A Substance Related Diagnosis Impacts Healthcare Service Utilization among Pregnant Women
Introduction: As a vulnerable population, pregnant women with a substance-related diagnosis (SRD; e.g., use, misuse, abuse, or dependence of substances) may be experiencing disproportionate rates of outpatient visits, emergency visits, and inpatient hospitalizations [1-3]. The primary goal of this study was to evaluate the healthcare service utilization of pregnant women with and without an SRD who presented for delivery in a large tertiary healthcare system.

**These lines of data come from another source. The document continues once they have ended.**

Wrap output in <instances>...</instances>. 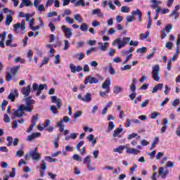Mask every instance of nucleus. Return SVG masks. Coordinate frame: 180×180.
<instances>
[{
    "label": "nucleus",
    "mask_w": 180,
    "mask_h": 180,
    "mask_svg": "<svg viewBox=\"0 0 180 180\" xmlns=\"http://www.w3.org/2000/svg\"><path fill=\"white\" fill-rule=\"evenodd\" d=\"M39 120V115H35L32 116V120L31 121V124L30 125L28 129L27 130V133H30L32 130H33V128L36 126V123H37V121Z\"/></svg>",
    "instance_id": "obj_8"
},
{
    "label": "nucleus",
    "mask_w": 180,
    "mask_h": 180,
    "mask_svg": "<svg viewBox=\"0 0 180 180\" xmlns=\"http://www.w3.org/2000/svg\"><path fill=\"white\" fill-rule=\"evenodd\" d=\"M61 29L62 32L65 33V37L66 39H71L72 37V29L68 28L67 25H62Z\"/></svg>",
    "instance_id": "obj_5"
},
{
    "label": "nucleus",
    "mask_w": 180,
    "mask_h": 180,
    "mask_svg": "<svg viewBox=\"0 0 180 180\" xmlns=\"http://www.w3.org/2000/svg\"><path fill=\"white\" fill-rule=\"evenodd\" d=\"M24 18H25L26 22H30V19H32L30 18H32V15H30L29 13H25Z\"/></svg>",
    "instance_id": "obj_63"
},
{
    "label": "nucleus",
    "mask_w": 180,
    "mask_h": 180,
    "mask_svg": "<svg viewBox=\"0 0 180 180\" xmlns=\"http://www.w3.org/2000/svg\"><path fill=\"white\" fill-rule=\"evenodd\" d=\"M123 131V128H117L115 129L112 134V137H118L120 139V134Z\"/></svg>",
    "instance_id": "obj_23"
},
{
    "label": "nucleus",
    "mask_w": 180,
    "mask_h": 180,
    "mask_svg": "<svg viewBox=\"0 0 180 180\" xmlns=\"http://www.w3.org/2000/svg\"><path fill=\"white\" fill-rule=\"evenodd\" d=\"M121 71H127L129 70H131V65H125L124 67L120 68Z\"/></svg>",
    "instance_id": "obj_47"
},
{
    "label": "nucleus",
    "mask_w": 180,
    "mask_h": 180,
    "mask_svg": "<svg viewBox=\"0 0 180 180\" xmlns=\"http://www.w3.org/2000/svg\"><path fill=\"white\" fill-rule=\"evenodd\" d=\"M56 127H59V131L63 133V131H64V124H63V121L57 122Z\"/></svg>",
    "instance_id": "obj_29"
},
{
    "label": "nucleus",
    "mask_w": 180,
    "mask_h": 180,
    "mask_svg": "<svg viewBox=\"0 0 180 180\" xmlns=\"http://www.w3.org/2000/svg\"><path fill=\"white\" fill-rule=\"evenodd\" d=\"M25 152L23 150H18L15 153V157H23Z\"/></svg>",
    "instance_id": "obj_58"
},
{
    "label": "nucleus",
    "mask_w": 180,
    "mask_h": 180,
    "mask_svg": "<svg viewBox=\"0 0 180 180\" xmlns=\"http://www.w3.org/2000/svg\"><path fill=\"white\" fill-rule=\"evenodd\" d=\"M125 19L127 23H130L133 22V20H134L136 18H134V15H131L127 16Z\"/></svg>",
    "instance_id": "obj_33"
},
{
    "label": "nucleus",
    "mask_w": 180,
    "mask_h": 180,
    "mask_svg": "<svg viewBox=\"0 0 180 180\" xmlns=\"http://www.w3.org/2000/svg\"><path fill=\"white\" fill-rule=\"evenodd\" d=\"M113 129H115V124L113 123V122H110L108 123V131H112Z\"/></svg>",
    "instance_id": "obj_43"
},
{
    "label": "nucleus",
    "mask_w": 180,
    "mask_h": 180,
    "mask_svg": "<svg viewBox=\"0 0 180 180\" xmlns=\"http://www.w3.org/2000/svg\"><path fill=\"white\" fill-rule=\"evenodd\" d=\"M8 39L6 40V46L8 47L9 46H11V43H12V37H13V35L11 34H9L8 36Z\"/></svg>",
    "instance_id": "obj_31"
},
{
    "label": "nucleus",
    "mask_w": 180,
    "mask_h": 180,
    "mask_svg": "<svg viewBox=\"0 0 180 180\" xmlns=\"http://www.w3.org/2000/svg\"><path fill=\"white\" fill-rule=\"evenodd\" d=\"M91 101H92V95L90 93H87L83 97V102H91Z\"/></svg>",
    "instance_id": "obj_25"
},
{
    "label": "nucleus",
    "mask_w": 180,
    "mask_h": 180,
    "mask_svg": "<svg viewBox=\"0 0 180 180\" xmlns=\"http://www.w3.org/2000/svg\"><path fill=\"white\" fill-rule=\"evenodd\" d=\"M99 80L96 77H93L92 76L87 77L84 80L85 85L88 84H98Z\"/></svg>",
    "instance_id": "obj_10"
},
{
    "label": "nucleus",
    "mask_w": 180,
    "mask_h": 180,
    "mask_svg": "<svg viewBox=\"0 0 180 180\" xmlns=\"http://www.w3.org/2000/svg\"><path fill=\"white\" fill-rule=\"evenodd\" d=\"M51 123V121H50V120H46L44 122V124H43L44 129L49 127V126H50Z\"/></svg>",
    "instance_id": "obj_60"
},
{
    "label": "nucleus",
    "mask_w": 180,
    "mask_h": 180,
    "mask_svg": "<svg viewBox=\"0 0 180 180\" xmlns=\"http://www.w3.org/2000/svg\"><path fill=\"white\" fill-rule=\"evenodd\" d=\"M84 144H85V142L84 141H81L80 142H79L76 146V148L77 150V151H81V147H82V146H84Z\"/></svg>",
    "instance_id": "obj_41"
},
{
    "label": "nucleus",
    "mask_w": 180,
    "mask_h": 180,
    "mask_svg": "<svg viewBox=\"0 0 180 180\" xmlns=\"http://www.w3.org/2000/svg\"><path fill=\"white\" fill-rule=\"evenodd\" d=\"M33 105H34V101L32 99V96H29L26 98V105L22 104L17 110L13 109L12 112L13 113L30 112L33 110Z\"/></svg>",
    "instance_id": "obj_1"
},
{
    "label": "nucleus",
    "mask_w": 180,
    "mask_h": 180,
    "mask_svg": "<svg viewBox=\"0 0 180 180\" xmlns=\"http://www.w3.org/2000/svg\"><path fill=\"white\" fill-rule=\"evenodd\" d=\"M30 88H32L30 84H28L27 86H23L21 89V94L25 95V97L29 96V95H30Z\"/></svg>",
    "instance_id": "obj_12"
},
{
    "label": "nucleus",
    "mask_w": 180,
    "mask_h": 180,
    "mask_svg": "<svg viewBox=\"0 0 180 180\" xmlns=\"http://www.w3.org/2000/svg\"><path fill=\"white\" fill-rule=\"evenodd\" d=\"M37 11H39V12H44V11H46V8H44V4H40L39 6H37V7H35Z\"/></svg>",
    "instance_id": "obj_37"
},
{
    "label": "nucleus",
    "mask_w": 180,
    "mask_h": 180,
    "mask_svg": "<svg viewBox=\"0 0 180 180\" xmlns=\"http://www.w3.org/2000/svg\"><path fill=\"white\" fill-rule=\"evenodd\" d=\"M163 87H164V84L162 83L158 84L153 87L152 90V94H155V92H158V91H161V89H162Z\"/></svg>",
    "instance_id": "obj_20"
},
{
    "label": "nucleus",
    "mask_w": 180,
    "mask_h": 180,
    "mask_svg": "<svg viewBox=\"0 0 180 180\" xmlns=\"http://www.w3.org/2000/svg\"><path fill=\"white\" fill-rule=\"evenodd\" d=\"M40 168L42 169V171H46V169H47V164L44 160L41 161Z\"/></svg>",
    "instance_id": "obj_40"
},
{
    "label": "nucleus",
    "mask_w": 180,
    "mask_h": 180,
    "mask_svg": "<svg viewBox=\"0 0 180 180\" xmlns=\"http://www.w3.org/2000/svg\"><path fill=\"white\" fill-rule=\"evenodd\" d=\"M33 56V51L32 50H29L27 53V57L29 60V61H32V56Z\"/></svg>",
    "instance_id": "obj_53"
},
{
    "label": "nucleus",
    "mask_w": 180,
    "mask_h": 180,
    "mask_svg": "<svg viewBox=\"0 0 180 180\" xmlns=\"http://www.w3.org/2000/svg\"><path fill=\"white\" fill-rule=\"evenodd\" d=\"M99 25H101L100 22H98L96 20H94L92 21V26H93V27H98V26H99Z\"/></svg>",
    "instance_id": "obj_62"
},
{
    "label": "nucleus",
    "mask_w": 180,
    "mask_h": 180,
    "mask_svg": "<svg viewBox=\"0 0 180 180\" xmlns=\"http://www.w3.org/2000/svg\"><path fill=\"white\" fill-rule=\"evenodd\" d=\"M19 29H21V30L22 31L21 33H22V34H23V33H25V30L26 29L25 23L23 20L21 22V23H17V24L14 25V32L15 33H19L18 32V30H19Z\"/></svg>",
    "instance_id": "obj_7"
},
{
    "label": "nucleus",
    "mask_w": 180,
    "mask_h": 180,
    "mask_svg": "<svg viewBox=\"0 0 180 180\" xmlns=\"http://www.w3.org/2000/svg\"><path fill=\"white\" fill-rule=\"evenodd\" d=\"M15 175H16V169L15 167H13L11 172L9 174V176L10 178H15Z\"/></svg>",
    "instance_id": "obj_46"
},
{
    "label": "nucleus",
    "mask_w": 180,
    "mask_h": 180,
    "mask_svg": "<svg viewBox=\"0 0 180 180\" xmlns=\"http://www.w3.org/2000/svg\"><path fill=\"white\" fill-rule=\"evenodd\" d=\"M53 4H54V0H47L45 6L46 8H49V6H52Z\"/></svg>",
    "instance_id": "obj_51"
},
{
    "label": "nucleus",
    "mask_w": 180,
    "mask_h": 180,
    "mask_svg": "<svg viewBox=\"0 0 180 180\" xmlns=\"http://www.w3.org/2000/svg\"><path fill=\"white\" fill-rule=\"evenodd\" d=\"M120 12H122V13H129V12H130V8L123 6L121 7Z\"/></svg>",
    "instance_id": "obj_30"
},
{
    "label": "nucleus",
    "mask_w": 180,
    "mask_h": 180,
    "mask_svg": "<svg viewBox=\"0 0 180 180\" xmlns=\"http://www.w3.org/2000/svg\"><path fill=\"white\" fill-rule=\"evenodd\" d=\"M147 51V48L142 47L141 49H137L136 53H146Z\"/></svg>",
    "instance_id": "obj_64"
},
{
    "label": "nucleus",
    "mask_w": 180,
    "mask_h": 180,
    "mask_svg": "<svg viewBox=\"0 0 180 180\" xmlns=\"http://www.w3.org/2000/svg\"><path fill=\"white\" fill-rule=\"evenodd\" d=\"M6 105H8V101L6 100L3 101L1 105L2 112L5 110V107Z\"/></svg>",
    "instance_id": "obj_55"
},
{
    "label": "nucleus",
    "mask_w": 180,
    "mask_h": 180,
    "mask_svg": "<svg viewBox=\"0 0 180 180\" xmlns=\"http://www.w3.org/2000/svg\"><path fill=\"white\" fill-rule=\"evenodd\" d=\"M19 96L18 89L11 90V94L8 96V99H10L11 102H15V98Z\"/></svg>",
    "instance_id": "obj_11"
},
{
    "label": "nucleus",
    "mask_w": 180,
    "mask_h": 180,
    "mask_svg": "<svg viewBox=\"0 0 180 180\" xmlns=\"http://www.w3.org/2000/svg\"><path fill=\"white\" fill-rule=\"evenodd\" d=\"M5 23L7 26H9V25H11V23H12V16L11 15V14L6 15Z\"/></svg>",
    "instance_id": "obj_26"
},
{
    "label": "nucleus",
    "mask_w": 180,
    "mask_h": 180,
    "mask_svg": "<svg viewBox=\"0 0 180 180\" xmlns=\"http://www.w3.org/2000/svg\"><path fill=\"white\" fill-rule=\"evenodd\" d=\"M122 91H123V88H122V87H120L119 86H114L113 92L116 95L120 94V92H122Z\"/></svg>",
    "instance_id": "obj_28"
},
{
    "label": "nucleus",
    "mask_w": 180,
    "mask_h": 180,
    "mask_svg": "<svg viewBox=\"0 0 180 180\" xmlns=\"http://www.w3.org/2000/svg\"><path fill=\"white\" fill-rule=\"evenodd\" d=\"M150 36V32L147 31L146 32V34L144 33H141L140 36V39L141 40H144V39H147V37Z\"/></svg>",
    "instance_id": "obj_39"
},
{
    "label": "nucleus",
    "mask_w": 180,
    "mask_h": 180,
    "mask_svg": "<svg viewBox=\"0 0 180 180\" xmlns=\"http://www.w3.org/2000/svg\"><path fill=\"white\" fill-rule=\"evenodd\" d=\"M89 29V27H88V25H86V23H82L81 25H80V30L82 31V32H86V30H88Z\"/></svg>",
    "instance_id": "obj_36"
},
{
    "label": "nucleus",
    "mask_w": 180,
    "mask_h": 180,
    "mask_svg": "<svg viewBox=\"0 0 180 180\" xmlns=\"http://www.w3.org/2000/svg\"><path fill=\"white\" fill-rule=\"evenodd\" d=\"M44 86H46V84H37V83H34L32 84V91H37V89L39 91H43L44 89Z\"/></svg>",
    "instance_id": "obj_17"
},
{
    "label": "nucleus",
    "mask_w": 180,
    "mask_h": 180,
    "mask_svg": "<svg viewBox=\"0 0 180 180\" xmlns=\"http://www.w3.org/2000/svg\"><path fill=\"white\" fill-rule=\"evenodd\" d=\"M70 70L71 72H73V74H75V72H81L82 71L83 68L81 65L75 66L74 64H70Z\"/></svg>",
    "instance_id": "obj_14"
},
{
    "label": "nucleus",
    "mask_w": 180,
    "mask_h": 180,
    "mask_svg": "<svg viewBox=\"0 0 180 180\" xmlns=\"http://www.w3.org/2000/svg\"><path fill=\"white\" fill-rule=\"evenodd\" d=\"M152 77L154 79V81H160V65H155L153 67V70H152Z\"/></svg>",
    "instance_id": "obj_4"
},
{
    "label": "nucleus",
    "mask_w": 180,
    "mask_h": 180,
    "mask_svg": "<svg viewBox=\"0 0 180 180\" xmlns=\"http://www.w3.org/2000/svg\"><path fill=\"white\" fill-rule=\"evenodd\" d=\"M19 67L20 66H15L11 68V71L13 75H16V74H18V71H19Z\"/></svg>",
    "instance_id": "obj_38"
},
{
    "label": "nucleus",
    "mask_w": 180,
    "mask_h": 180,
    "mask_svg": "<svg viewBox=\"0 0 180 180\" xmlns=\"http://www.w3.org/2000/svg\"><path fill=\"white\" fill-rule=\"evenodd\" d=\"M65 22H67V23H68L69 25H72V23H74V19L70 18L69 16H66L65 18Z\"/></svg>",
    "instance_id": "obj_44"
},
{
    "label": "nucleus",
    "mask_w": 180,
    "mask_h": 180,
    "mask_svg": "<svg viewBox=\"0 0 180 180\" xmlns=\"http://www.w3.org/2000/svg\"><path fill=\"white\" fill-rule=\"evenodd\" d=\"M131 15H132L133 16H138V20L139 22H141V17L143 16V13H141V11H140V9L132 11Z\"/></svg>",
    "instance_id": "obj_13"
},
{
    "label": "nucleus",
    "mask_w": 180,
    "mask_h": 180,
    "mask_svg": "<svg viewBox=\"0 0 180 180\" xmlns=\"http://www.w3.org/2000/svg\"><path fill=\"white\" fill-rule=\"evenodd\" d=\"M91 15H97L98 18H103V14L101 11V8H96L91 11Z\"/></svg>",
    "instance_id": "obj_18"
},
{
    "label": "nucleus",
    "mask_w": 180,
    "mask_h": 180,
    "mask_svg": "<svg viewBox=\"0 0 180 180\" xmlns=\"http://www.w3.org/2000/svg\"><path fill=\"white\" fill-rule=\"evenodd\" d=\"M23 116V113H13L11 116V119H16V117H22Z\"/></svg>",
    "instance_id": "obj_48"
},
{
    "label": "nucleus",
    "mask_w": 180,
    "mask_h": 180,
    "mask_svg": "<svg viewBox=\"0 0 180 180\" xmlns=\"http://www.w3.org/2000/svg\"><path fill=\"white\" fill-rule=\"evenodd\" d=\"M165 167H160L159 169V175H161L162 178H167V176L168 175V174H169V170H166L165 172Z\"/></svg>",
    "instance_id": "obj_15"
},
{
    "label": "nucleus",
    "mask_w": 180,
    "mask_h": 180,
    "mask_svg": "<svg viewBox=\"0 0 180 180\" xmlns=\"http://www.w3.org/2000/svg\"><path fill=\"white\" fill-rule=\"evenodd\" d=\"M71 4H73L74 6L77 7V6H85V5L86 6H88L89 5V1L86 2L85 4V0H70Z\"/></svg>",
    "instance_id": "obj_9"
},
{
    "label": "nucleus",
    "mask_w": 180,
    "mask_h": 180,
    "mask_svg": "<svg viewBox=\"0 0 180 180\" xmlns=\"http://www.w3.org/2000/svg\"><path fill=\"white\" fill-rule=\"evenodd\" d=\"M72 158L75 161H78L79 162H82V158L79 157V155L77 154L73 155Z\"/></svg>",
    "instance_id": "obj_34"
},
{
    "label": "nucleus",
    "mask_w": 180,
    "mask_h": 180,
    "mask_svg": "<svg viewBox=\"0 0 180 180\" xmlns=\"http://www.w3.org/2000/svg\"><path fill=\"white\" fill-rule=\"evenodd\" d=\"M172 46H174L172 44V42H166V44H165V47H166V49H168V50H171V49H172Z\"/></svg>",
    "instance_id": "obj_56"
},
{
    "label": "nucleus",
    "mask_w": 180,
    "mask_h": 180,
    "mask_svg": "<svg viewBox=\"0 0 180 180\" xmlns=\"http://www.w3.org/2000/svg\"><path fill=\"white\" fill-rule=\"evenodd\" d=\"M70 15H71V11L66 9L62 13V17L65 18H67V16H70Z\"/></svg>",
    "instance_id": "obj_35"
},
{
    "label": "nucleus",
    "mask_w": 180,
    "mask_h": 180,
    "mask_svg": "<svg viewBox=\"0 0 180 180\" xmlns=\"http://www.w3.org/2000/svg\"><path fill=\"white\" fill-rule=\"evenodd\" d=\"M172 30V25L169 24V25H166V27L165 28V32H166L167 33H170Z\"/></svg>",
    "instance_id": "obj_45"
},
{
    "label": "nucleus",
    "mask_w": 180,
    "mask_h": 180,
    "mask_svg": "<svg viewBox=\"0 0 180 180\" xmlns=\"http://www.w3.org/2000/svg\"><path fill=\"white\" fill-rule=\"evenodd\" d=\"M129 41H130V37H124L122 38V40L120 39V38H117L112 42V46H115V44H117V49L118 50H120V49L126 46V44H127Z\"/></svg>",
    "instance_id": "obj_3"
},
{
    "label": "nucleus",
    "mask_w": 180,
    "mask_h": 180,
    "mask_svg": "<svg viewBox=\"0 0 180 180\" xmlns=\"http://www.w3.org/2000/svg\"><path fill=\"white\" fill-rule=\"evenodd\" d=\"M152 4L150 5V8L152 9H157L158 7V5H161L162 4V1H157V0H151Z\"/></svg>",
    "instance_id": "obj_19"
},
{
    "label": "nucleus",
    "mask_w": 180,
    "mask_h": 180,
    "mask_svg": "<svg viewBox=\"0 0 180 180\" xmlns=\"http://www.w3.org/2000/svg\"><path fill=\"white\" fill-rule=\"evenodd\" d=\"M83 164H84V165H87V168H89V165H91L92 164L91 161V156H86L85 158H84L83 160Z\"/></svg>",
    "instance_id": "obj_21"
},
{
    "label": "nucleus",
    "mask_w": 180,
    "mask_h": 180,
    "mask_svg": "<svg viewBox=\"0 0 180 180\" xmlns=\"http://www.w3.org/2000/svg\"><path fill=\"white\" fill-rule=\"evenodd\" d=\"M108 71L111 75H115L116 74V70H115L112 65L109 67Z\"/></svg>",
    "instance_id": "obj_54"
},
{
    "label": "nucleus",
    "mask_w": 180,
    "mask_h": 180,
    "mask_svg": "<svg viewBox=\"0 0 180 180\" xmlns=\"http://www.w3.org/2000/svg\"><path fill=\"white\" fill-rule=\"evenodd\" d=\"M63 43L65 44V46H63V50H68V49L70 48V42L68 41V40L65 39L63 41Z\"/></svg>",
    "instance_id": "obj_42"
},
{
    "label": "nucleus",
    "mask_w": 180,
    "mask_h": 180,
    "mask_svg": "<svg viewBox=\"0 0 180 180\" xmlns=\"http://www.w3.org/2000/svg\"><path fill=\"white\" fill-rule=\"evenodd\" d=\"M156 153H157V151L155 150H154L152 152L148 153V155H149L150 158H151V160H153L155 157Z\"/></svg>",
    "instance_id": "obj_49"
},
{
    "label": "nucleus",
    "mask_w": 180,
    "mask_h": 180,
    "mask_svg": "<svg viewBox=\"0 0 180 180\" xmlns=\"http://www.w3.org/2000/svg\"><path fill=\"white\" fill-rule=\"evenodd\" d=\"M75 20H77V22H78V23H82V22H84V20L82 19V17H81V15L79 14H75L73 16Z\"/></svg>",
    "instance_id": "obj_27"
},
{
    "label": "nucleus",
    "mask_w": 180,
    "mask_h": 180,
    "mask_svg": "<svg viewBox=\"0 0 180 180\" xmlns=\"http://www.w3.org/2000/svg\"><path fill=\"white\" fill-rule=\"evenodd\" d=\"M102 89L104 91H100V96H106L109 92H110V77H107L102 84Z\"/></svg>",
    "instance_id": "obj_2"
},
{
    "label": "nucleus",
    "mask_w": 180,
    "mask_h": 180,
    "mask_svg": "<svg viewBox=\"0 0 180 180\" xmlns=\"http://www.w3.org/2000/svg\"><path fill=\"white\" fill-rule=\"evenodd\" d=\"M22 1L25 6H30V5H33V4H32V1H30V0H22Z\"/></svg>",
    "instance_id": "obj_50"
},
{
    "label": "nucleus",
    "mask_w": 180,
    "mask_h": 180,
    "mask_svg": "<svg viewBox=\"0 0 180 180\" xmlns=\"http://www.w3.org/2000/svg\"><path fill=\"white\" fill-rule=\"evenodd\" d=\"M58 141H60V138L57 137L53 141L54 148H58Z\"/></svg>",
    "instance_id": "obj_57"
},
{
    "label": "nucleus",
    "mask_w": 180,
    "mask_h": 180,
    "mask_svg": "<svg viewBox=\"0 0 180 180\" xmlns=\"http://www.w3.org/2000/svg\"><path fill=\"white\" fill-rule=\"evenodd\" d=\"M126 150H127V154H134V155H137V154L140 153V150L134 148H127Z\"/></svg>",
    "instance_id": "obj_22"
},
{
    "label": "nucleus",
    "mask_w": 180,
    "mask_h": 180,
    "mask_svg": "<svg viewBox=\"0 0 180 180\" xmlns=\"http://www.w3.org/2000/svg\"><path fill=\"white\" fill-rule=\"evenodd\" d=\"M51 102L53 103H56V106L58 109L61 106V99L58 98L57 96H51Z\"/></svg>",
    "instance_id": "obj_16"
},
{
    "label": "nucleus",
    "mask_w": 180,
    "mask_h": 180,
    "mask_svg": "<svg viewBox=\"0 0 180 180\" xmlns=\"http://www.w3.org/2000/svg\"><path fill=\"white\" fill-rule=\"evenodd\" d=\"M163 127L160 129V133H165V130H167V127L168 124V120L167 118H165L162 121Z\"/></svg>",
    "instance_id": "obj_24"
},
{
    "label": "nucleus",
    "mask_w": 180,
    "mask_h": 180,
    "mask_svg": "<svg viewBox=\"0 0 180 180\" xmlns=\"http://www.w3.org/2000/svg\"><path fill=\"white\" fill-rule=\"evenodd\" d=\"M123 150H124V146H120L118 148L114 149V151L115 153H119V154H122V153H123Z\"/></svg>",
    "instance_id": "obj_32"
},
{
    "label": "nucleus",
    "mask_w": 180,
    "mask_h": 180,
    "mask_svg": "<svg viewBox=\"0 0 180 180\" xmlns=\"http://www.w3.org/2000/svg\"><path fill=\"white\" fill-rule=\"evenodd\" d=\"M98 46H101L100 49L101 51H106L107 48L104 46V44L102 42H98Z\"/></svg>",
    "instance_id": "obj_61"
},
{
    "label": "nucleus",
    "mask_w": 180,
    "mask_h": 180,
    "mask_svg": "<svg viewBox=\"0 0 180 180\" xmlns=\"http://www.w3.org/2000/svg\"><path fill=\"white\" fill-rule=\"evenodd\" d=\"M108 5L110 9H112V11H115L116 9V6L112 4V1H109Z\"/></svg>",
    "instance_id": "obj_59"
},
{
    "label": "nucleus",
    "mask_w": 180,
    "mask_h": 180,
    "mask_svg": "<svg viewBox=\"0 0 180 180\" xmlns=\"http://www.w3.org/2000/svg\"><path fill=\"white\" fill-rule=\"evenodd\" d=\"M30 156L34 161H40L41 159V155L40 153H37V148H35L33 150L30 152Z\"/></svg>",
    "instance_id": "obj_6"
},
{
    "label": "nucleus",
    "mask_w": 180,
    "mask_h": 180,
    "mask_svg": "<svg viewBox=\"0 0 180 180\" xmlns=\"http://www.w3.org/2000/svg\"><path fill=\"white\" fill-rule=\"evenodd\" d=\"M4 123H9L11 122V117H9V115H8V114H4Z\"/></svg>",
    "instance_id": "obj_52"
}]
</instances>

Methods: This retrospective study retrieved electronic health record data on women (ages ≥ 18 and ≤ 44 years) who delivered a single live or stillbirth at ≥ 20 weeks of gestation from November 1st, 2012-September 30th, 2019. Imbalance in measured maternal sociodemographic and obstetrical characteristics between those with and without an SRD was attenuated using propensity score matching on key demographic characteristics (e.g., age, body mass index), yielding a matched 1:1 sample. Unadjusted and adjusted logistic regression was used to determine the association between having an SRD and outpatient visits, emergency visits, and inpatient hospitalizations.
Results: From the total sample (n=16,770), the matched cohort consisted of 1,986 deliveries. Most of the sample were Non-Hispanic/Latina White (45.8%) or of other race/ethnicity (37.7%; i.e., American Indian/Alaskan Native (n=10), Asian/Pacific Islander (n=139), and other race or mixed race/ethnicity (n=600) with a mean age of 29.8 ([SD] =5.6, range 18-44 years of age). An SRD was identified in 993 (50% due to matching). When grouped by SRD type, the most common SRDs included cannabis (16%), nicotine (16%), stimulants (14%), opioids (10%), and alcohol (5%; these were not mutually exclusive). Pregnant women with an SRD were more likely to have < 10 outpatient clinical visits compared to pregnant women without an SRD (AOR = 1.75 [95% CI, 1.39-2.21], p-value = < 0.0001). Pregnant women with an SRD were more likely to have ≥ 1 emergency department visit compared to pregnant women without an SRD (AOR = 1.39 [95% CI, 1.02-1.89], p-value = 0.0367). Pregnant women with an SRD were more likely to have ≥ 3 inpatient days in the hospital compared to pregnant women without an SRD (AOR = 1.69 [95% CI, 1.07-2.67], p-value = 0.0256).
Conclusion: Pregnant women with an SRD are experiencing disproportionately higher odds of emergency room visits and hospitalizations and lower odds of outpatient visits compared to pregnant women without an SRD in a large matched pregnancy cohort at a tertiary care center from 2012-2019. The results from this study reinforce the need to identify SRDs in pregnant women early to minimize disproportionate utilization of outpatient visits, emergency visits, and hospitalizations through intervention and treatment.
References: 1. Staton-Tindall, M., Duvall, J. L., Leukefeld, C., & Oser, C. B. (2007). Health, mental health, substance use, and service utilization among rural and urban incarcerated women. Women's Health Issues, 17(4), 183-192. 2. Goler, N. C., Armstrong, M. A., Taillac, C. J., & Osejo, V. M. (2008). Substance abuse treatment linked with prenatal visits improves perinatal outcomes: a new standard. Journal of Perinatology, 28(9), 597-603.